Work to do: Retype all of the material below line for line, without changing any wording. Leave the pictures out of your copy.

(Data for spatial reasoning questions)
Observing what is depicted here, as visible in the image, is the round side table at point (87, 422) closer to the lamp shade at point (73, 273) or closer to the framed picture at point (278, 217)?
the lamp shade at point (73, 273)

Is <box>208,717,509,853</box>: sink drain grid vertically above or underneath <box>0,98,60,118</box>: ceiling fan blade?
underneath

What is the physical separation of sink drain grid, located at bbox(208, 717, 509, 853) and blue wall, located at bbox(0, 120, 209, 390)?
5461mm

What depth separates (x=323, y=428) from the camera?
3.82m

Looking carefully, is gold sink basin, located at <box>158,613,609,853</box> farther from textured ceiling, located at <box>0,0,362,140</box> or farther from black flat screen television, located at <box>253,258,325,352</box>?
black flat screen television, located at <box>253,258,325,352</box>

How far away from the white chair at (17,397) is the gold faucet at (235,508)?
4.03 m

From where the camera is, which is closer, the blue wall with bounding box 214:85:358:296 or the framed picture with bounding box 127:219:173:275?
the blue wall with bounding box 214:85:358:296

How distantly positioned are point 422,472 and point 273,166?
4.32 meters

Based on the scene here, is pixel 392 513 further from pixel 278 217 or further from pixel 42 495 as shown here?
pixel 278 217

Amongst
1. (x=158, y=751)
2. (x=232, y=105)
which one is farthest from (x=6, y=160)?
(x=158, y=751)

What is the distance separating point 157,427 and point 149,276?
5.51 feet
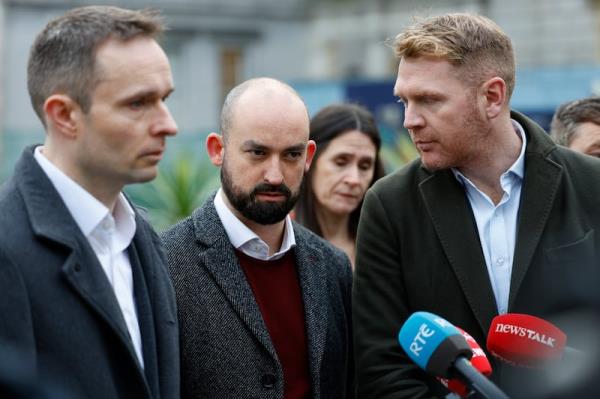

Response for this exercise:
Observing what is depicted here, as visible in the image, is the round side table at point (87, 422) closer to the lamp shade at point (73, 273) or closer to the framed picture at point (278, 217)?
the lamp shade at point (73, 273)

Is <box>208,717,509,853</box>: sink drain grid vertically above or underneath <box>0,98,60,118</box>: ceiling fan blade?
underneath

What is the physical separation of sink drain grid, located at bbox(208, 717, 509, 853) and blue wall, located at bbox(0, 120, 209, 390)?
5461mm

What depth separates (x=323, y=428) from the camera?
3.82m

Looking carefully, is gold sink basin, located at <box>158,613,609,853</box> farther from textured ceiling, located at <box>0,0,362,140</box> or farther from black flat screen television, located at <box>253,258,325,352</box>?
black flat screen television, located at <box>253,258,325,352</box>

How far away from the white chair at (17,397) is the gold faucet at (235,508)?
4.03 m

From where the camera is, which is closer, the blue wall with bounding box 214:85:358:296 or the framed picture with bounding box 127:219:173:275?
the blue wall with bounding box 214:85:358:296

How distantly positioned are point 422,472 and point 273,166?
4.32 meters

Based on the scene here, is pixel 392 513 further from pixel 278 217 or further from pixel 42 495 as shown here?
pixel 278 217

Amongst
1. (x=158, y=751)
2. (x=232, y=105)
which one is farthest from (x=6, y=160)?
(x=158, y=751)

What is the distance separating point 157,427 and point 149,276?
5.51 feet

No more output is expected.